Nos próximos dias o Ministério da Saúde irá encaminhar mais doses da vacina bivalente para o Estado, de forma que será possível prosseguir com a estratégia de imunização.

O Governo do Estado explica que o andamento da campanha será feito de forma escalonada, ou seja, de acordo com as fases e grupos estipulados pelo Ministério da Saúde. Com isso, explica a gestão estadual, os municípios poderão avançar de acordo com seus estoques.
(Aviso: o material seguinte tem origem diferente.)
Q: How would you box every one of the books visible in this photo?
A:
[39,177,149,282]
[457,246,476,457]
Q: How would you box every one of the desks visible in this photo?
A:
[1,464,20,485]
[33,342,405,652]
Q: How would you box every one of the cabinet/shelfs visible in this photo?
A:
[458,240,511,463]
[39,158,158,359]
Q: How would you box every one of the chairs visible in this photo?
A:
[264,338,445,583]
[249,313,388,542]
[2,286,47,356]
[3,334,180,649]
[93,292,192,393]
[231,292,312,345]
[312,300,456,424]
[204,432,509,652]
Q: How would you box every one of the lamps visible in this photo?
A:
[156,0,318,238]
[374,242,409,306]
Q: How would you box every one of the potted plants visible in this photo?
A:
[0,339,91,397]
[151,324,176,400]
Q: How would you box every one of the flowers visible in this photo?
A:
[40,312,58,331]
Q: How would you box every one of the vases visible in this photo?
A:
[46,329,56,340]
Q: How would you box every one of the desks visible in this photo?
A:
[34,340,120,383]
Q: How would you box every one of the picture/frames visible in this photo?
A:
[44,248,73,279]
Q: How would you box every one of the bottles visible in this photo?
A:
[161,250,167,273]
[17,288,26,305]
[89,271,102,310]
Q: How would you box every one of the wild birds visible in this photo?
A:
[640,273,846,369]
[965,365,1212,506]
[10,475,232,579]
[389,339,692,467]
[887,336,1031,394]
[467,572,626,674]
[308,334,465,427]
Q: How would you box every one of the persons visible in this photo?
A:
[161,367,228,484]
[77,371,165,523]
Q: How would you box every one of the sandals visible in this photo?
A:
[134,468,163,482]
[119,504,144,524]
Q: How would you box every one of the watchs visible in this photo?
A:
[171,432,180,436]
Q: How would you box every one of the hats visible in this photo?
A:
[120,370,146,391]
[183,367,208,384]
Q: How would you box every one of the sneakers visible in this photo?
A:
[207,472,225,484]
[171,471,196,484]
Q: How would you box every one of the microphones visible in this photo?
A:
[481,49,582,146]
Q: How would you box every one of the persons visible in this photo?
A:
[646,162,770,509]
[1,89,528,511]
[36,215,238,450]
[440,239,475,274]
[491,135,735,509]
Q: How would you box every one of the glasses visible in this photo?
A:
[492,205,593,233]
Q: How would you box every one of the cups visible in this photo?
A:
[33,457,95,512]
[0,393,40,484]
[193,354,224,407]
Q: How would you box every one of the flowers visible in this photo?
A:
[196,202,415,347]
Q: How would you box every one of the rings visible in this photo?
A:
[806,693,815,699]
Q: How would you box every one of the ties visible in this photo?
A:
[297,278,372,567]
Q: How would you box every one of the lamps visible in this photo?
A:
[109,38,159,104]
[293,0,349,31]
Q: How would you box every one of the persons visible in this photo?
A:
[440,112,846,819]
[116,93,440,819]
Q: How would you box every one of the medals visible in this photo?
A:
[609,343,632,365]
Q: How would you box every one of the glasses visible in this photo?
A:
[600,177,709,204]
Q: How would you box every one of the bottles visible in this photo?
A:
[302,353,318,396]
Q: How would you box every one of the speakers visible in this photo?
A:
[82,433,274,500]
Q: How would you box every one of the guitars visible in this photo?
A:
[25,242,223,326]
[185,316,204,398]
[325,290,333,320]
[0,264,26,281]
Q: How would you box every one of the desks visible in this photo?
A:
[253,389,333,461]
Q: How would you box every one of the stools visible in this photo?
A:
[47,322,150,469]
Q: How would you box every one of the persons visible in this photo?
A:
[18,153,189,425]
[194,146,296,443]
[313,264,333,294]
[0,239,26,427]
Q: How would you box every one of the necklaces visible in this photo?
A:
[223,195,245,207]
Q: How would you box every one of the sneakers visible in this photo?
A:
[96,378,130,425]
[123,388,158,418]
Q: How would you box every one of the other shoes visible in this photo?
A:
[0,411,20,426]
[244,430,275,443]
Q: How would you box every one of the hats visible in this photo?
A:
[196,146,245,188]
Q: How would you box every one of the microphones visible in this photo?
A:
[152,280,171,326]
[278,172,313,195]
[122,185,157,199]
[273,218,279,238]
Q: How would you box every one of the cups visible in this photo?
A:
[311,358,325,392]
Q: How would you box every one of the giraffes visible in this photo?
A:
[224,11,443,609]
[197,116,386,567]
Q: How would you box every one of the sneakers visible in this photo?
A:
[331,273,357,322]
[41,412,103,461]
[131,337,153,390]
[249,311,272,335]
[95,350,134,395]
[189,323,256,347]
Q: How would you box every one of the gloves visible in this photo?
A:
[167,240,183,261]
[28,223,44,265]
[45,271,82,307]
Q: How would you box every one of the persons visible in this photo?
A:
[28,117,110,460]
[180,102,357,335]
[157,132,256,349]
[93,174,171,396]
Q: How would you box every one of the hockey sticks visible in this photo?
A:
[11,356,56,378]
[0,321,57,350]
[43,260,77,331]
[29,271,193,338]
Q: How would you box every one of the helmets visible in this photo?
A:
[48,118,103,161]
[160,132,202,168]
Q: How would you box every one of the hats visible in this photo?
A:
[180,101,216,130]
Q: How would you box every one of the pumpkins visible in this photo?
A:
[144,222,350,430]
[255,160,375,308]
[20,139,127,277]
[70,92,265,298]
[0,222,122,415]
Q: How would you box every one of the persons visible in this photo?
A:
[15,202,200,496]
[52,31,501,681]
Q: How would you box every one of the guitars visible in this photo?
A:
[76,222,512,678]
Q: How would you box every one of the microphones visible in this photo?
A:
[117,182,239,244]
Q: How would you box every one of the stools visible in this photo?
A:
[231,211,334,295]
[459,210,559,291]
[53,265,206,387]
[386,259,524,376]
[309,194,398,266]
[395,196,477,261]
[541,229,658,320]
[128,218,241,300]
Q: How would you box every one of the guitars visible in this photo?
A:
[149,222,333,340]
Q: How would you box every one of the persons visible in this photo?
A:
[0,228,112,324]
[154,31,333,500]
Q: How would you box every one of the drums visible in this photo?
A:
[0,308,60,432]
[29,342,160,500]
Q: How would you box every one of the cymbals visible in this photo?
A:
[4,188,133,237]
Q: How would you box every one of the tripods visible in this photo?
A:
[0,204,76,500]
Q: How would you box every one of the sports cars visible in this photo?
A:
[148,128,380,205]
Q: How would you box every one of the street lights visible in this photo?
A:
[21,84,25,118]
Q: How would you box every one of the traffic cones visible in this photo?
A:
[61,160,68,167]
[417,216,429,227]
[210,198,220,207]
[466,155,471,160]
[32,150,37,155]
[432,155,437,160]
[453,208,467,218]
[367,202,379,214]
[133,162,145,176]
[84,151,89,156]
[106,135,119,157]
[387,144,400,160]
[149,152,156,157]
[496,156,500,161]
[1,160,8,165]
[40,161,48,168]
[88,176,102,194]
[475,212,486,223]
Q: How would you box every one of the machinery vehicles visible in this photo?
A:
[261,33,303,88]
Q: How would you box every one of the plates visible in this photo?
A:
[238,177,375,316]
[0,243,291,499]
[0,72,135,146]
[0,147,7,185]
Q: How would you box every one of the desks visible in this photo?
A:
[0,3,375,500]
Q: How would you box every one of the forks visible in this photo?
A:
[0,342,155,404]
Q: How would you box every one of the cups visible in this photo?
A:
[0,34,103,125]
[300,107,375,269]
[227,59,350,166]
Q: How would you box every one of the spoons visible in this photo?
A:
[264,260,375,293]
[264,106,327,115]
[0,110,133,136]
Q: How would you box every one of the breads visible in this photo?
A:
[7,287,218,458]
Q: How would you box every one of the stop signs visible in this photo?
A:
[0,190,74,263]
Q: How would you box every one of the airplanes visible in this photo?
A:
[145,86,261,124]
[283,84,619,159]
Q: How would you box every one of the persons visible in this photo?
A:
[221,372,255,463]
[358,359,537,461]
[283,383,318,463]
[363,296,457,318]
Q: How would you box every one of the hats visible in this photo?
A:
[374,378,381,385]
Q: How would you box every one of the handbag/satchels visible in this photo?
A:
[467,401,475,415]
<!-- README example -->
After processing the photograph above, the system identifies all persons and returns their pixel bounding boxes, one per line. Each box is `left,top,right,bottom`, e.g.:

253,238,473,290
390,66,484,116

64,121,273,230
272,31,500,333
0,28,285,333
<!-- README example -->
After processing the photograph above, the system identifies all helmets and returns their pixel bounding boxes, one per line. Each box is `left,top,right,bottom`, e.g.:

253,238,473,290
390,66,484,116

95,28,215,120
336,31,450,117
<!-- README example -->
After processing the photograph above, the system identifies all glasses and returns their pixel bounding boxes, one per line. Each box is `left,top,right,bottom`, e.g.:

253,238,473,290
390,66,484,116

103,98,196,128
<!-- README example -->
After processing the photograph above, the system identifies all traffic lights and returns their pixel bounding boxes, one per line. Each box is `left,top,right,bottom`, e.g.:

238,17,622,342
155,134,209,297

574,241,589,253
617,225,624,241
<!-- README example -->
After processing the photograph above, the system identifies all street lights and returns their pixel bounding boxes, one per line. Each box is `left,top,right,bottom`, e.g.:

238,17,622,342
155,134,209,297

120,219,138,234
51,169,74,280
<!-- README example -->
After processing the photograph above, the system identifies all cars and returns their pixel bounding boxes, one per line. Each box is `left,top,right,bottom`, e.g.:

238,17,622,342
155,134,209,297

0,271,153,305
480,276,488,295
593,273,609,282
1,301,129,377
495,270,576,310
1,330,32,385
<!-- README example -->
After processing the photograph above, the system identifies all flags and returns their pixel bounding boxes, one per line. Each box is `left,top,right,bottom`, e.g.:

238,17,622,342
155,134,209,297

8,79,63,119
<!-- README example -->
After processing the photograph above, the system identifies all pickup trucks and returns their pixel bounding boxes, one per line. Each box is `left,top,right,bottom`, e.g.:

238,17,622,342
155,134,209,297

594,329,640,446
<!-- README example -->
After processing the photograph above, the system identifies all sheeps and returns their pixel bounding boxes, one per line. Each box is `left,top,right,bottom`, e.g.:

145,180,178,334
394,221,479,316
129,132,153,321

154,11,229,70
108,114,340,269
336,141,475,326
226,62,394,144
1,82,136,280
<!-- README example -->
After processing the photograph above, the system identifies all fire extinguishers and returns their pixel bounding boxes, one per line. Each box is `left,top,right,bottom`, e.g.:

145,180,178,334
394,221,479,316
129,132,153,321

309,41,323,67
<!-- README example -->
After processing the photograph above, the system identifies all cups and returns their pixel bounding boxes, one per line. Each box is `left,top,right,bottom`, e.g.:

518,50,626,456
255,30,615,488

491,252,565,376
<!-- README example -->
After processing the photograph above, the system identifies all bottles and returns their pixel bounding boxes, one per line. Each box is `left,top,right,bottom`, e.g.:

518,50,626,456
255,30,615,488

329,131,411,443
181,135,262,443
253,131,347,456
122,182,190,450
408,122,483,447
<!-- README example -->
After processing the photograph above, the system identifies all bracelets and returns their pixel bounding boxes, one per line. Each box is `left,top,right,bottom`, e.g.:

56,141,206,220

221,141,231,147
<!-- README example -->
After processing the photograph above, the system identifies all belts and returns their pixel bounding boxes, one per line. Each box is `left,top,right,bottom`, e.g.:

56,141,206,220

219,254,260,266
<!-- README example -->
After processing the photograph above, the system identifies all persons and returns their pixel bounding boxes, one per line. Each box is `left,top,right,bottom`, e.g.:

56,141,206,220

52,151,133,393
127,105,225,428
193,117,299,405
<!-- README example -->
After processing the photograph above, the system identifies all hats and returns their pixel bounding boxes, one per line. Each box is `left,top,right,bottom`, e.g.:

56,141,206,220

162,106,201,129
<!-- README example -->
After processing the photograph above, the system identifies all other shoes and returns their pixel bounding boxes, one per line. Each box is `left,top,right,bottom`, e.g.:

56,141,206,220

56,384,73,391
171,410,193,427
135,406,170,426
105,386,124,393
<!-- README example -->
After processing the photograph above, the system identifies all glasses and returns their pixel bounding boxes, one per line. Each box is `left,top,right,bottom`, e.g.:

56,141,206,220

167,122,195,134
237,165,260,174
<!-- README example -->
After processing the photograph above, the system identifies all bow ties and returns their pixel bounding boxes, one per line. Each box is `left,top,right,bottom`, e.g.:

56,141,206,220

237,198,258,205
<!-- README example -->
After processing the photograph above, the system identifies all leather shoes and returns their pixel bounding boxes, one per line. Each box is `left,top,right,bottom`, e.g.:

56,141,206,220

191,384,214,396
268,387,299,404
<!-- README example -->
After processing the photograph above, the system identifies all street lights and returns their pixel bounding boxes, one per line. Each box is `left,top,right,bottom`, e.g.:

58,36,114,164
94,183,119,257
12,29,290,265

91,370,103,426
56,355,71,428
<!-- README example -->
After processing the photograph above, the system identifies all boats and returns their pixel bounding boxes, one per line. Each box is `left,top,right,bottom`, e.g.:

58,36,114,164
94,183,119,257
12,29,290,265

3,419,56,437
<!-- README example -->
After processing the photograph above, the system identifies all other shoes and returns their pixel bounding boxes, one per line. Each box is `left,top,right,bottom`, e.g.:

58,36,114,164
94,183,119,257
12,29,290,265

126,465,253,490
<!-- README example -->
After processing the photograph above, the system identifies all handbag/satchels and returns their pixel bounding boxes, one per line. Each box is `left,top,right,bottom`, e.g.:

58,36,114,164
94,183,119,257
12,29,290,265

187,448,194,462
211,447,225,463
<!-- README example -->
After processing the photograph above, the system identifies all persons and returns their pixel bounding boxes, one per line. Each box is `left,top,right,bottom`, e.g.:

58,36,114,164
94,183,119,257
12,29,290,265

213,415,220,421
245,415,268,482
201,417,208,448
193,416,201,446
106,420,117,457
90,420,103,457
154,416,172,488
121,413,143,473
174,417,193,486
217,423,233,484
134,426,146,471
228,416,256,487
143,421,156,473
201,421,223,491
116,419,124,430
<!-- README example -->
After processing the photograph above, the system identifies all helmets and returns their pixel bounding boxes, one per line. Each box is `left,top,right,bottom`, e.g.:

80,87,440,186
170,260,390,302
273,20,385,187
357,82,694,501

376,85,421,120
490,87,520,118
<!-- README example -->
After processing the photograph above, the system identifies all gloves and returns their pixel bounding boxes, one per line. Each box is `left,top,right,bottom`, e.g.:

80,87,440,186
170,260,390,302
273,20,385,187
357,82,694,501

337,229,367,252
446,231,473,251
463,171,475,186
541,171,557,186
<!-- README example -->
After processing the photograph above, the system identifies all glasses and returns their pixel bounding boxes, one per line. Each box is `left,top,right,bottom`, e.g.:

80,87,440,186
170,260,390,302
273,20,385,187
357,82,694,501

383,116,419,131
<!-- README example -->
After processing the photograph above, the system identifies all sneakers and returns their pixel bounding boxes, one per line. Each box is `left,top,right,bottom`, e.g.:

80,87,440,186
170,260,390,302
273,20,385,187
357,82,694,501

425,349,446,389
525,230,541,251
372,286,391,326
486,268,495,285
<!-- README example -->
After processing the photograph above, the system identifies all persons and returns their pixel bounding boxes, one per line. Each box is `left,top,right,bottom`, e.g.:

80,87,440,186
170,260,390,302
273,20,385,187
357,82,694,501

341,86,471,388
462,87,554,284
“Estudos têm mostrado que realmente há uma redução dos níveis de proteção imunobiológica contra o vírus com o passar do tempo, principalmente nas faixas etárias formadas por pessoas acima dos 60 anos de idade, em consequência, principalmente da circulação das variantes, entre elas, a ômicron. Na nova estratégia se apresenta como uma forma de ofertar nova proteção de grupos historicamente mais vulneráveis às doenças respiratórias, proporcionando a redução das formas mais graves da doença”, destaca a superintendente de Imunizações do Estado, Ana Catarina de Melo.

Vacina bivalente contra a Covid-19

Quem poderá tomar a vacina
De acordo com o estipulado pelo Ministério da Saúde, essas serão as fases de grupos prioritários:

Fase 1: pessoas com 70 anos e mais; pessoas vivendo em Instituições de Longa Permanência (ILP) a partir de 12 anos, abrigados e os trabalhadores dessas instituições; imunocomprometidos; comunidades indígenas, ribeirinhas e quilombolas
Fase 2: pessoas de 60 a 69 anos de idade
Fase 3: Gestantes e puérperas
Fase 4: Trabalhadores da saúde
Fase 5: Pessoas com deficiência permanente
Fase 6: População Privada de Liberdade e adolescentes cumprindo medidas socioeducativas

Ainda não há cronograma anunciado para outros públicos. O ministério prevê, a princípio, a intensificação da vacina com o imunizante monovalente na população a partir dos 12 anos em março.

Vacina bivalente
A formulação da bivalente inclui a proteção contra a cepa original do Sars-CoV-2 e da ômicron, como também das variantes BA.4 e BA.5.

A utilização desta vacina foi autorizada no Brasil para uso como dose de reforço, podendo ser utilizada nos grupos prioritários com intervalo igual ou maior a três meses da conclusão do esquema anterior, em pessoas com 12 anos de idade e mais que façam parte dos grupos elegíveis.